“Belfast, The Town That Never Was”
Carroll County Times article for 14 May 2000
By Jay A. Graybeal

The chance discovery of a historic document by New Windsor native and historian Louis H. Dielman, revealed an ambitious plan for a local town that never was. The April 2, 1937 issue of the Taneytown Carroll Record newspaper carried the story:

“The following heretofore unpublished information concerning the vicinity of “old Taneytown” came to the editor of the Record from Louis H. Dielman, executive secretary and librarian of Peabody Institute, Baltimore.   At a public auction of antiques recently held, Mr.

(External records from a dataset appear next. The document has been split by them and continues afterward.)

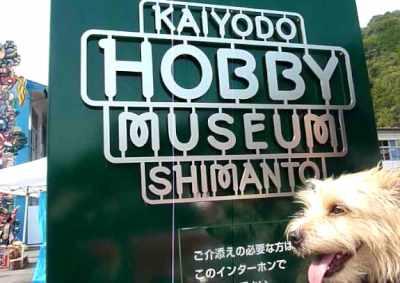 kaiyodo green sign[1]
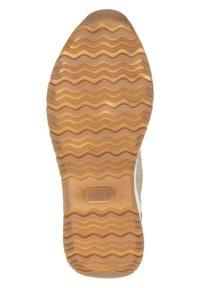 Dolcis - Sneakers laag - goud - 4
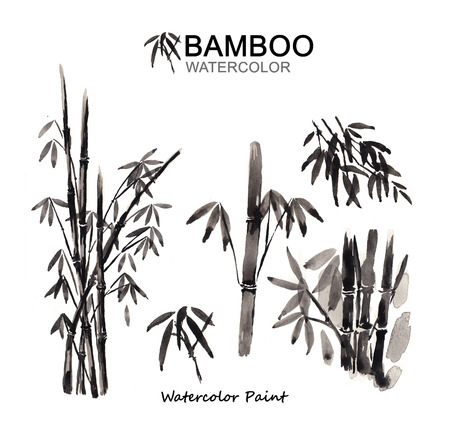 Bamboo paint, Watercolor paint high resolution
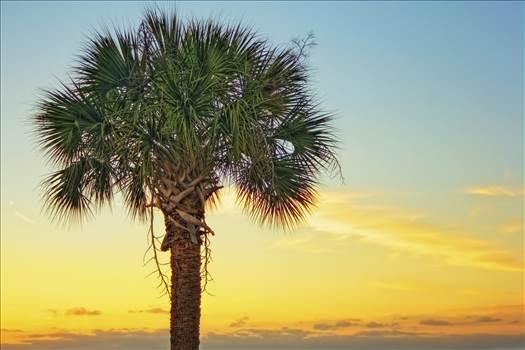 Palm Sunset.jpg by jennyellenphotography
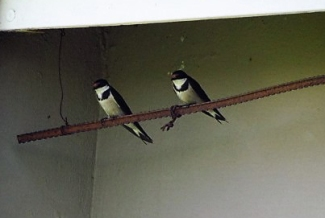 Pat built a perch for our white throated swallows whose nest is under the eaves behind them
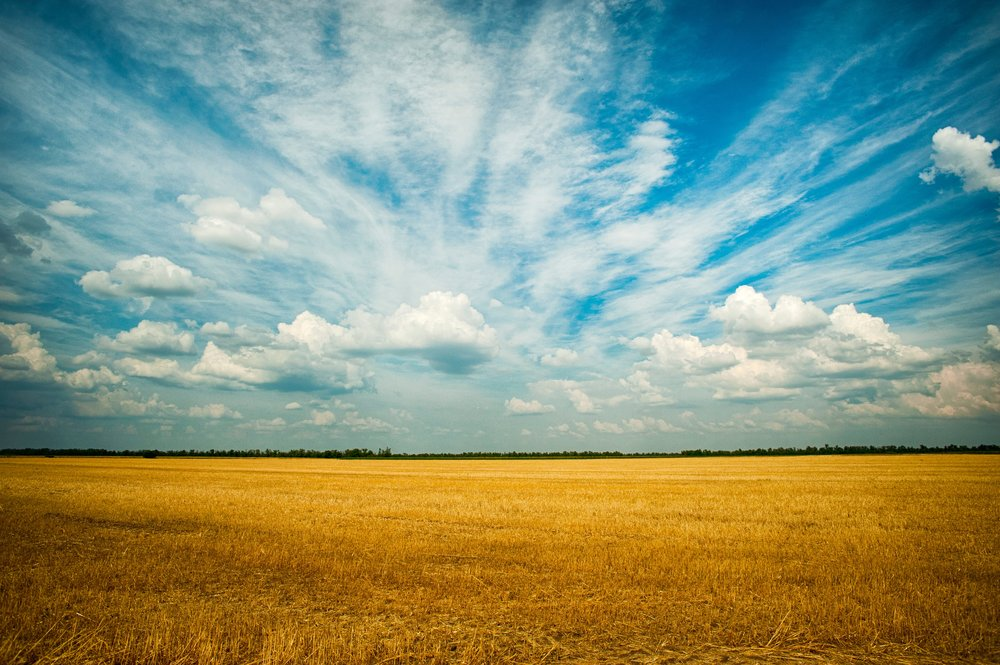agriculture-blue-sky-clouds-1227513.jpg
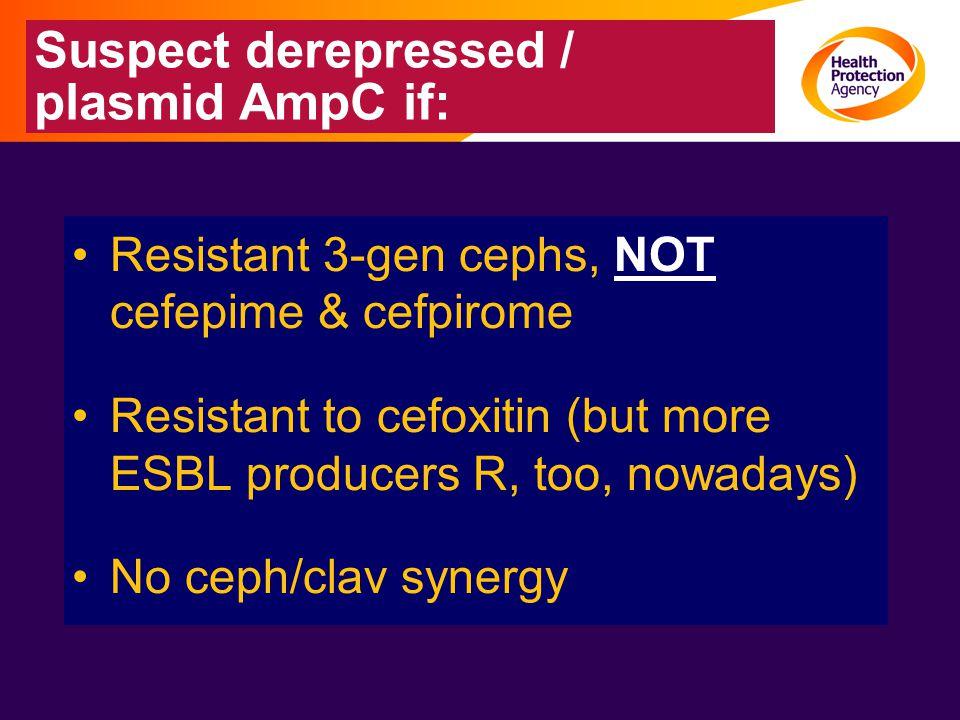 Suspect derepressed / plasmid AmpC if:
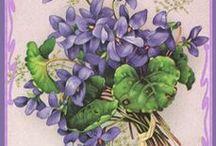 Printables--flora  / by Violet Hoarder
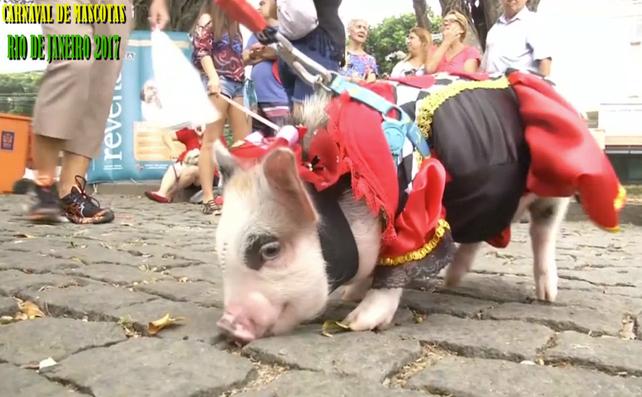 """En Rio de Janeiro hoy el """"Carnaval fue Animal"""", y las mascotas lucieron sus mejores galas"""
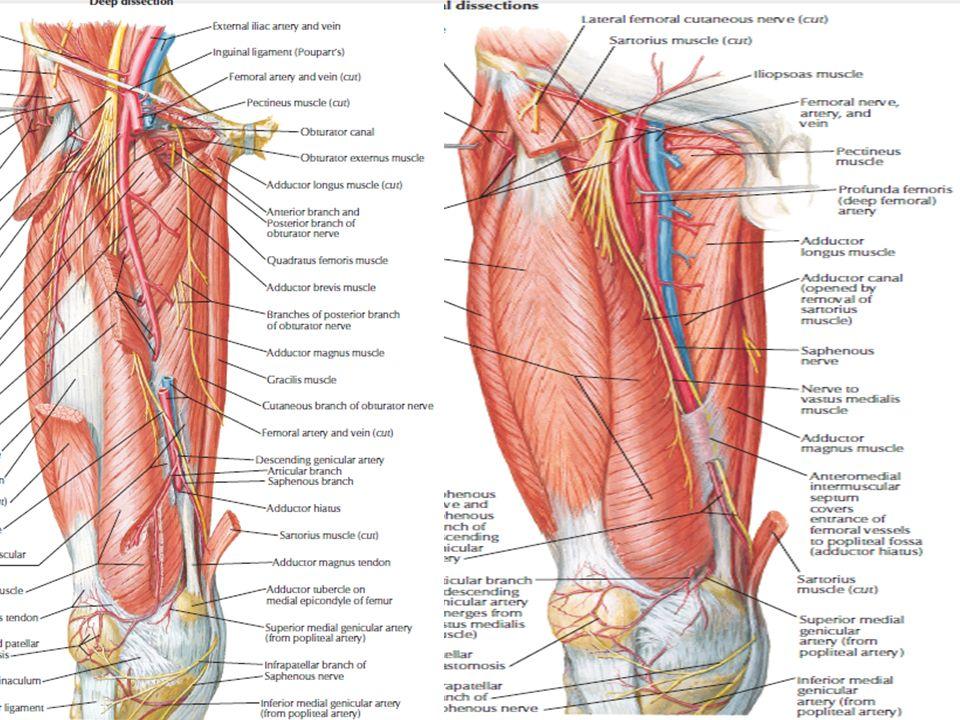 Muslo Curso Intensivo de Anatomía 2016 Luis Iván Serrano G. - ppt ...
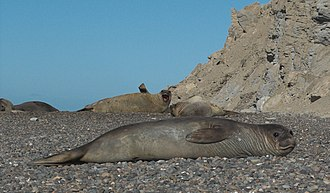 Southern elephant seal - Female (cow), the shores of Patagonia south of Valdes Peninsula.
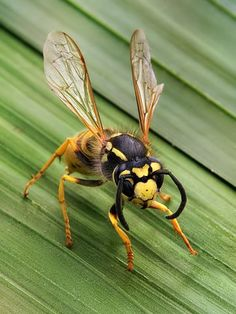 A simple guide to what to do when your dog is Stung by a wasp. Find out how to determine if your dog is having an allergic reaction, and what to do. Get Rid Of Wasps, Bees And Wasps, Reptiles, Mammals, Cool Insects, Bugs And Insects, Wasp Killer, Wasp Spray, Wasp Stings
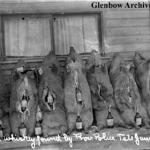 Methods of bootlegging: Confiscated pig carcasses stuffed with whiskey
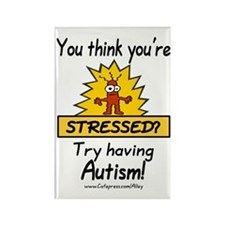 Autism Stress Rectangle Magnet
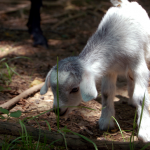 BabyGoat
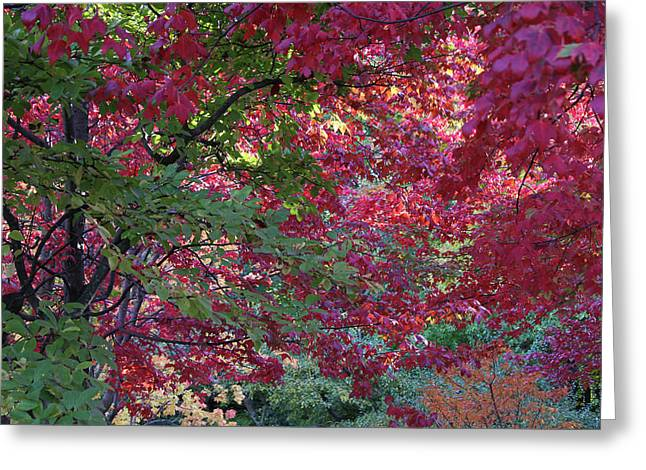 Enchanted Forest Greeting Card by Doris Potter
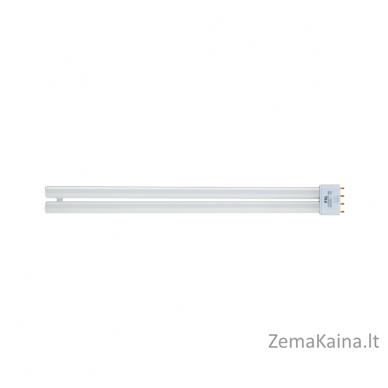 Papildoma GENIAL LIGHT / LUMINO PLUS lempa x 2vnt.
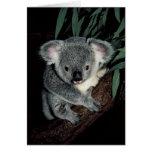 Oso de koala lindo tarjeta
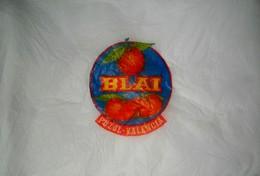 # BLAI VALENCIA SPAIN PAPER FRUIT WRAPPER Type Large Orangenpapier Papier D´Orange Naranja Arancia Frutta - Frutta E Verdura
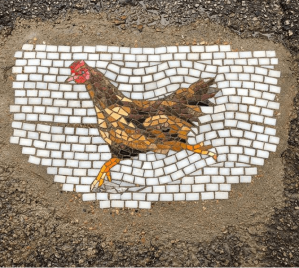 pothole-chicken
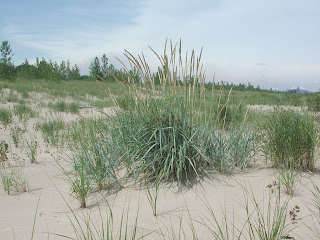 Ogden Dunes Environmental Advisory Board Odeab Lyme Grass May Assist In Beach Erosion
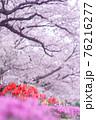 道の脇に咲いている桜とチューリップと紫色の花 76216277
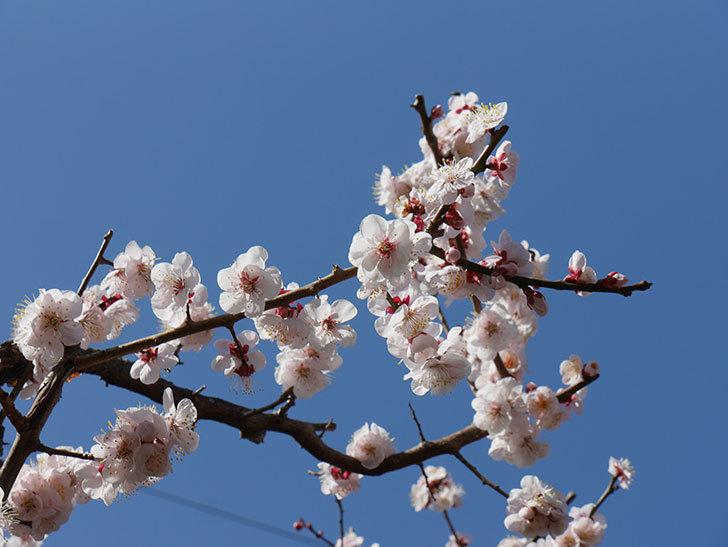 梅の花が満開になった。2021年-042.jpg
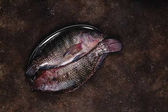 top view of raw fresh fish on vintage plate on dark table top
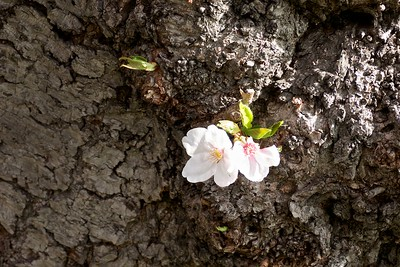 Blossoms in a tree trunk.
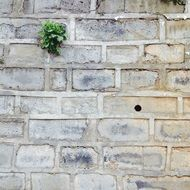 plant on a white brick wall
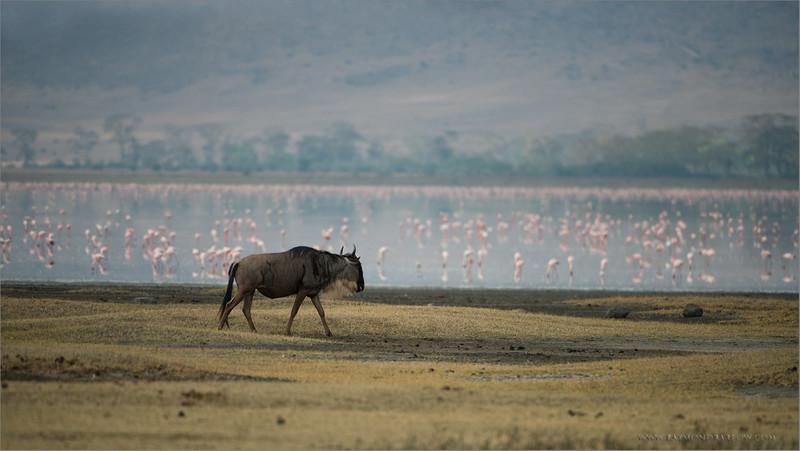"Wildebeest and Flamingos<br /> RJB Tanzania, Africa Tours<br /> Nikon D800 ,Nikkor 200-400mm f/4G ED-IF AF-S VR<br /> 1/4000s f/4.0 at 400.0mm iso400<br />  <a href=""http://www.raymondbarlow.com"">http://www.raymondbarlow.com</a>"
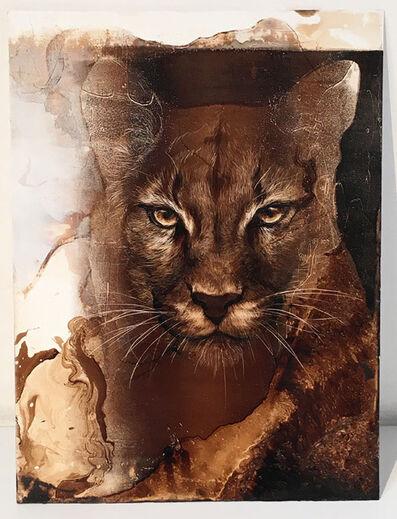 James Griffith, 'Mountain Lion #3', 2017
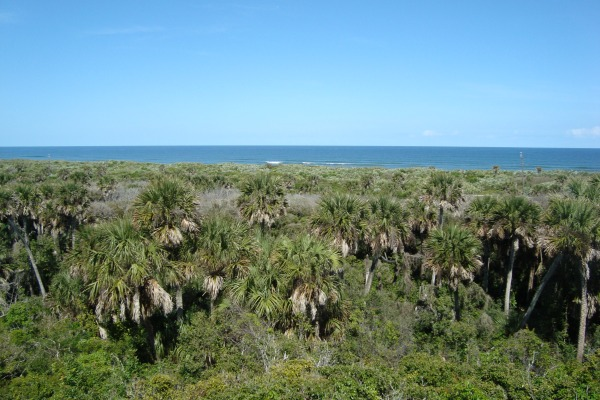 Canaveral National Seashore Atlantic Ocean from Turtle Mound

Dielman purchased the original small poster (a copy of which follows), and had phototatic copies made, one of which The Record was favored with.

 

We now give it below, in condensed form.  Even the present older members of the Birnie family have no knowledge of this ‘Belfast’ project.

C. BIRNIE,
Wishing to dispose of all his landed property in Frederick County, Maryland, (with all the buildings and improvements thereon) which contains 3001 acres, proposes to lay it out in four hundred lots, to contain from one, to one hundred acres each, agreeably to the following scale, or as near thereto as the nature of the ground will admit, the number of lots however he engages shall not exceed 400, viz:

8 Lots of 100 Acres each     800

9                     50                                450

10                    25                                250

18                    20                                360

29                    10                                290

126                          5                                630

200                          1                                200

____                                                    ____ 2980

It is supposed the Streets &c. will occupy  21
___
In all 400 lots containing 3001 Acres.

The price of each lot 275 dollars, and in order to accommodate purchasers, payment will be received in the following manner, viz:  55 dollars on the first day of February, 1819, and the remaining 220 dollars in four equal installments from the first day of April 1819.  Notes with approved security will be taken for the several payments–It is expected that a new road will be opened in a direction from David Kephart’s to Francis Grove’s mill, and there join a road already made that falls into the turnpike road leading from Westminster to Petersburg (or Little’s-Town).  This expected new road will cross the great road near Bear Branch at right angles, and form a very eligible site for a new town to be called

BELFAST.

The one acre lots for building on will be laid off along those roads; the five and ten acre lots will partly be convenient to the town, and partly of woodland; the other lots will be laid off in the most convenient manner possible to accommodate the purchasers.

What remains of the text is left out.